It also helps to get notes from complete strangers because they won't sugar coat a thing. As for the third party, I used Indie Film Hustle's coverage service. I had used them in the past, and I find their coverage to be thoughtful and helpful. I also wanted to have a screenwriter's brain picking apart the story.
At that point, I took their notes, read them, and let everything marinate. I had hoped to revise the script a few times and submit it to some of the screenwriting contests this spring sheerly to force myself to write toward a deadline. But after considering my own thoughts about the draft and the notes I received, I decided it was too much of a heavy lift for those deadlines.
Then life happened. My son's residential setting closed, he came back home, my role as mother ramped up. I had to table the story until he finished the school year. I resurrected it a few weeks ago. I have set a personal goal for myself that I'm going to write and film at least one feature a year. This year, we released Cecily and Lydia at the Waypoint, the first feature that I've written and produced. This means, I must have something released next year.
As mentioned at the top, I have two films currently in active development. That means that we (meaning the director, writer, and myself) are working on getting those stories to the point that they have been turned into compelling and entertaining scripts. Our goal is to film one of them this fall. At the same time, that's not a guarantee. Producing the film to shoot this fall requires a script and funding. To get funding, we're going to need an attachment (which means a recognized person) so people inspired to fund the film feel like the movie has a fighting change to "make it" in a crowded market. People are probably way more interested to watch "that Angelina Jolie movie" versus "that Christina Shaver movie." Who is Christina Shaver?
Anyway, it feels like a big leap to go from no viable script yet in mid-June to an attachment, funding, and a shoot by late this year. It is possible, and I'm doing my best to make that happen. But with every day that passes, it's a bigger and bigger stretch.
So I'm hedging my bets. If we are able to film that feature this year, great! If not, I'm shooting my DIY, low-budget marriage suspense movie in August regardless. I have a bit of a script problem with this film at the moment as well, in that a script doesn't exist! But it will by the end of the month. I can use it to start casting.
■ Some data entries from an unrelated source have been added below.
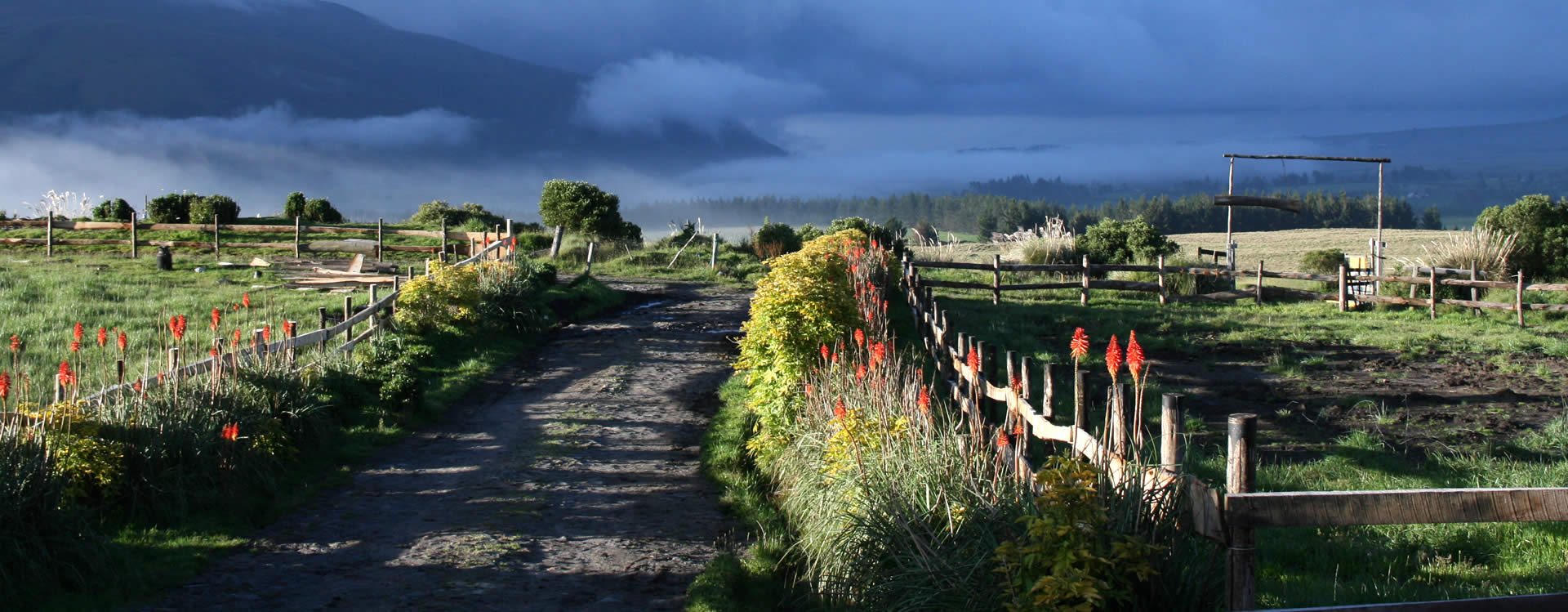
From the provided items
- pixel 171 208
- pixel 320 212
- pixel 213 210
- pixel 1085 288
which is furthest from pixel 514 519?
pixel 320 212

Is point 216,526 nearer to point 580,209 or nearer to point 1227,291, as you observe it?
point 1227,291

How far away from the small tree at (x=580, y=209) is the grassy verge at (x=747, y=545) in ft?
86.9

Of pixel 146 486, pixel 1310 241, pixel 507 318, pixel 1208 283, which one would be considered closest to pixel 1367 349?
pixel 1208 283

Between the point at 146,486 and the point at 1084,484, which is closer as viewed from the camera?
the point at 1084,484

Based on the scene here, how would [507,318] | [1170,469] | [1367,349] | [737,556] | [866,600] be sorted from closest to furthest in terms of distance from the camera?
[1170,469] < [866,600] < [737,556] < [1367,349] < [507,318]

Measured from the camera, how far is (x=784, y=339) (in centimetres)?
1052

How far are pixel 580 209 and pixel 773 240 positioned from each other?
21.4 feet

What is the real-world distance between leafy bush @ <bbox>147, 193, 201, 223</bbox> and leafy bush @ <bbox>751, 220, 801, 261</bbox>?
18965mm

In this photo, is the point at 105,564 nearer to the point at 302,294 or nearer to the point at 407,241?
the point at 302,294

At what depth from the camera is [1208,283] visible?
→ 87.6 ft

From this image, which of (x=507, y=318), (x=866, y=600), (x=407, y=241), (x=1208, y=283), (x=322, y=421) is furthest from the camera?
(x=407, y=241)

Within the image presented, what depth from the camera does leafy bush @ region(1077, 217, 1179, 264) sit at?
3097cm

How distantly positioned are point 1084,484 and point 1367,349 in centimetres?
1374

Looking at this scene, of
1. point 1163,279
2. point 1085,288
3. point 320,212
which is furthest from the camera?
point 320,212
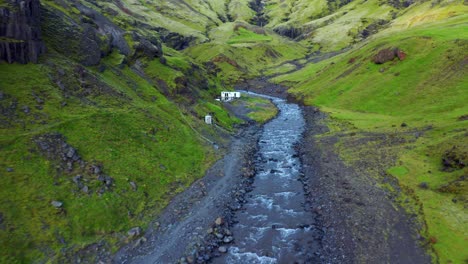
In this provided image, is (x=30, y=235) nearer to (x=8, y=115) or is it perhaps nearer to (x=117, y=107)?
(x=8, y=115)

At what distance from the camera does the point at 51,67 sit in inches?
2354

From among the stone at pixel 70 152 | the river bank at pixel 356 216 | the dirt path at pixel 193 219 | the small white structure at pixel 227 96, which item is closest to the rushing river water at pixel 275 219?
the river bank at pixel 356 216

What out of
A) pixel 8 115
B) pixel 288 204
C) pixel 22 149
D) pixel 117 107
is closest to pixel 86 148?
pixel 22 149

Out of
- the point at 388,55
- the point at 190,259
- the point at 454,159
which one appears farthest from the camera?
the point at 388,55

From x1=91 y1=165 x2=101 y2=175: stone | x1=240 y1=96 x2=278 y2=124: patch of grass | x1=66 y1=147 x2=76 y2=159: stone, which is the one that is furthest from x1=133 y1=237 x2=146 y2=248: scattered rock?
x1=240 y1=96 x2=278 y2=124: patch of grass

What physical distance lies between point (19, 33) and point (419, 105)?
97.0 metres

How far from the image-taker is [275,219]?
45.9 metres

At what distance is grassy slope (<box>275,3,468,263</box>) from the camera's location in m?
40.8

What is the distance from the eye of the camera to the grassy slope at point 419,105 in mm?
40781

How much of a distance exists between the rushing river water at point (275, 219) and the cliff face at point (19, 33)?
158 ft

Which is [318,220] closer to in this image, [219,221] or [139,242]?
[219,221]

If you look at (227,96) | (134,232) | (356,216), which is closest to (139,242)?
(134,232)

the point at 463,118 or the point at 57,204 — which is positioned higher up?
the point at 463,118

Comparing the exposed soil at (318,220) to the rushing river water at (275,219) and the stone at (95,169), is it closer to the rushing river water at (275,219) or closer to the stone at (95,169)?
the rushing river water at (275,219)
I'm not precious with this film at all. It's very seat-of-the-pants DIY. If it works, great. If it's terrible, also great. I did a thing. I learned something from it. The other projects I have in development have a lot of weight and pressure on them for various reasons, including the fact they are bigger budgets and outside investors. More riding on them. This little marriage movie has much less pressure since I plan on using the limited resources (read: my credit card) I have to get it done.
I will shoot it on the two iPhones I have at an apartment I have access to. I plan on finding cast through the film community in Chicago and also by putting out notices online. I hope to crew the shoot also through the Chicago film community -- people who are emerging in their careers or want to do something more creative than their work in commercials or corporate videos and have time those first two weeks of August.
The biggest problem I have at the moment is figuring out the directing and cinematography. I have ideas, but none of them have yet moved to the front position. I can't really go out and look for a director or cinematographer until I have a script. And even at that point, will the director or cinematographer want to work on this project for so little up-front payment? Those are the producing problems I'm facing at the moment.
But, first thing's first. I need to write this script. I still have a major roadblock on page 15 (another problem!), and until I get through that question, it's hard to move forward. Something will occur to me. It always does. Dear Universe, please let that something occur to me sooner versus later.